PM Product Data and Experimentation 02 － Metric Trees Are Not Enough: Why PMs Should Understand Metric Dictionaries, Governance, and the Semantic Layer

When PMs start building real data fluency, one of the first “advanced” tools they tend to learn is the metric tree.

That makes sense.

A metric tree is intuitive. You start with the top-level goal, break it into drivers, and keep going until you reach levers a team can actually change. It is useful for root-cause analysis, and it is very good at forcing a team to stop speaking in vague generalities. Both Mixpanel and Count describe metric trees in roughly this way: a structure that connects a high-level goal to the input metrics that drive it.

So this is not an article arguing that metric trees are useless.

Quite the opposite. I think they are genuinely useful.

But they often solve only half the problem.
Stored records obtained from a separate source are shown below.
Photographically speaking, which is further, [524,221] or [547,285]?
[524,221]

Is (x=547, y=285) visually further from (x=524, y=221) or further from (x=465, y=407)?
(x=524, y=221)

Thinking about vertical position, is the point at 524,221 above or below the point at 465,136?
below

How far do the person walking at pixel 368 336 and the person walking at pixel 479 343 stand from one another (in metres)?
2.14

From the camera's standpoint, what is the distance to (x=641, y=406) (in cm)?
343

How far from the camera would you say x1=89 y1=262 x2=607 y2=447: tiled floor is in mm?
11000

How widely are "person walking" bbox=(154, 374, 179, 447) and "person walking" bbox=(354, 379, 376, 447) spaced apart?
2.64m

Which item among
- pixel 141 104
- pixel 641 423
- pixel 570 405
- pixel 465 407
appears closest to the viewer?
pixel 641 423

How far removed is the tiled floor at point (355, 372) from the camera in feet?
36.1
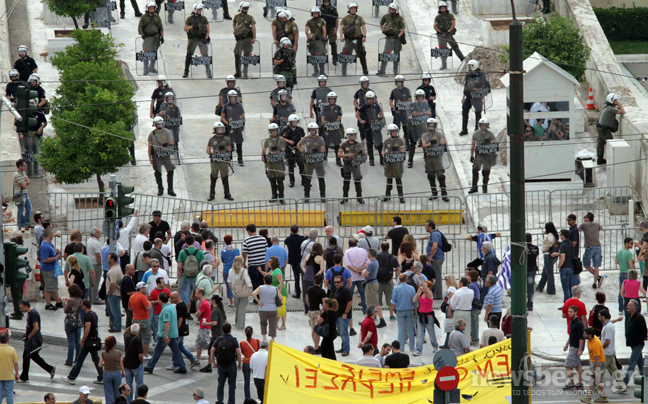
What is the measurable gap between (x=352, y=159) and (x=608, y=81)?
24.1 ft

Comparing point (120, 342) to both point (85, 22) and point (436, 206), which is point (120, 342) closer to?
point (436, 206)

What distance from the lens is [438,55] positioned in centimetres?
3072

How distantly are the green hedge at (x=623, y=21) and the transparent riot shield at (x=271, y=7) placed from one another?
30.1ft

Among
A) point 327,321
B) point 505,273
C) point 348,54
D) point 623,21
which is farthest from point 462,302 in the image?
point 623,21

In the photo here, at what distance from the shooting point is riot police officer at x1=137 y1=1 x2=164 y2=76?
30.0 m

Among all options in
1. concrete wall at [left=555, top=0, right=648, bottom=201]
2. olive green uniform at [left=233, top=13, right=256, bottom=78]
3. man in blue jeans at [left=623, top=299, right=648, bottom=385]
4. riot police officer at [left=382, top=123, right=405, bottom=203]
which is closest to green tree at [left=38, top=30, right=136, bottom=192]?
olive green uniform at [left=233, top=13, right=256, bottom=78]

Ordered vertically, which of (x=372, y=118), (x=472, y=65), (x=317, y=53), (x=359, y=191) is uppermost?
(x=317, y=53)

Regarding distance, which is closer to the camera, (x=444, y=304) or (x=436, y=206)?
(x=444, y=304)

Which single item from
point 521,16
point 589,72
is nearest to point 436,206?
point 589,72

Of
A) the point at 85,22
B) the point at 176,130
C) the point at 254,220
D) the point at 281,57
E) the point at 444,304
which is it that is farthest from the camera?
the point at 85,22

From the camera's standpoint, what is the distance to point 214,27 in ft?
110

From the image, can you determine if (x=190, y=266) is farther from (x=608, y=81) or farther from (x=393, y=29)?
(x=608, y=81)

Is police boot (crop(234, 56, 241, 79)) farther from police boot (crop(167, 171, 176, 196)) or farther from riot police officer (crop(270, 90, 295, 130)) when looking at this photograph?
police boot (crop(167, 171, 176, 196))

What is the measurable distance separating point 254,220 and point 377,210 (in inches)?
99.0
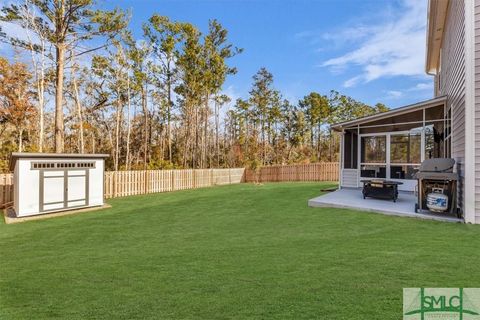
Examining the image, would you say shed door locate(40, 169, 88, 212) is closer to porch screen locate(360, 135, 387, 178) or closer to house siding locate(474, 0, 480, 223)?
porch screen locate(360, 135, 387, 178)

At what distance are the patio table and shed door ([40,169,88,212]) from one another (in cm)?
850

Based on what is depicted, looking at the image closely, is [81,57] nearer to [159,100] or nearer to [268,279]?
[159,100]

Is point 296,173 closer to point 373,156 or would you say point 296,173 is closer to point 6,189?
point 373,156

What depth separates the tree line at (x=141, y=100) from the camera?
45.8ft

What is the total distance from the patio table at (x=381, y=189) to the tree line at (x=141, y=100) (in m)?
11.1

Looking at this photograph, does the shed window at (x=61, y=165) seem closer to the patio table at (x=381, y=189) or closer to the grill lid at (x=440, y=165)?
the patio table at (x=381, y=189)

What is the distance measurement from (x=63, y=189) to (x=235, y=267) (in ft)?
24.7

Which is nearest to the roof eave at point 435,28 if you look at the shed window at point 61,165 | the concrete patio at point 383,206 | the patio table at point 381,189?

A metric tree can tell you that Weekly Successful Bookings breaks down into demand, supply, and funnel conversion. It can also tell you that a drop in Payment Success Rate might be explained by payment errors, inventory mismatch, or a risky fraud-control step.
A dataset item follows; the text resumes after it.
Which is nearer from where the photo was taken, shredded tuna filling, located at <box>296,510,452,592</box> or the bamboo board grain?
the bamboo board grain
What it does not automatically solve is a more ordinary, more annoying question:

If everyone says conversion, retention, or active user, why do different people end up with different numbers?
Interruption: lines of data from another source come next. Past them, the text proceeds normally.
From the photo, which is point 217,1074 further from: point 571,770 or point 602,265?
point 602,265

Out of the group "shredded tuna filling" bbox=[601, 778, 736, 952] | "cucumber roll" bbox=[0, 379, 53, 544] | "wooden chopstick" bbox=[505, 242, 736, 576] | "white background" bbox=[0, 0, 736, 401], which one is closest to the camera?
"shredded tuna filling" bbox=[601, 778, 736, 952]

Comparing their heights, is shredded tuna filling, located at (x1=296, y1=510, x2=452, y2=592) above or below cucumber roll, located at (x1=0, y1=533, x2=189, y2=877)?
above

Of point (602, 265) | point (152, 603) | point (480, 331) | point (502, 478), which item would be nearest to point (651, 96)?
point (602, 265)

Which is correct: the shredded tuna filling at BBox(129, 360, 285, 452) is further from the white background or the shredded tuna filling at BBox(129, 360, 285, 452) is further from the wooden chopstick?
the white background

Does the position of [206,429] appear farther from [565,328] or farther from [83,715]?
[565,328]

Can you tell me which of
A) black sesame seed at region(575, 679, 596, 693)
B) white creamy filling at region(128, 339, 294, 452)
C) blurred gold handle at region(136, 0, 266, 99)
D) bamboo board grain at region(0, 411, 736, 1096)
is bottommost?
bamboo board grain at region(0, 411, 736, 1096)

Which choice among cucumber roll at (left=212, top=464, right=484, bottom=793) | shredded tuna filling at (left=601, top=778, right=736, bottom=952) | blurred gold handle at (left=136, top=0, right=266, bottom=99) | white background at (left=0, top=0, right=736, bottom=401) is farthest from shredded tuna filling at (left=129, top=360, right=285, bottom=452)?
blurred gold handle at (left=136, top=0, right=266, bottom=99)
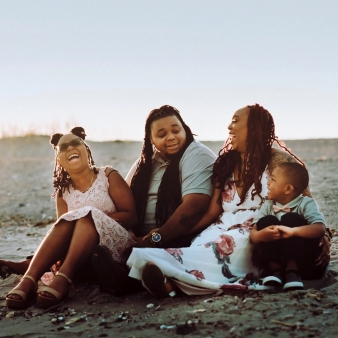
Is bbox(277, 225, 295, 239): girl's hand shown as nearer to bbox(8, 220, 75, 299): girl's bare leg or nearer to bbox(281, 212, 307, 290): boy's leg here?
bbox(281, 212, 307, 290): boy's leg

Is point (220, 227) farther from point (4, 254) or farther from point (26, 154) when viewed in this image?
point (26, 154)

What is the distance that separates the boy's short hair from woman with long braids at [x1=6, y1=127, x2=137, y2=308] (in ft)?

That problem is not a lack of analytical skill. It is a lack of definitional discipline.

In other words, you may already have the map, but you still do not have the dictionary. Everyone appears to be discussing the same node, while each person quietly means something different by it.

That is the division of responsibility this article is about.

A metric tree explains what drives the result. A metric dictionary explains what the result actually is. A semantic layer makes sure different tools, people, and reports can genuinely retrieve the same answer.

Without the latter two, a metric tree can easily become a very elegant-looking tree whose nodes are all drifting underneath the surface.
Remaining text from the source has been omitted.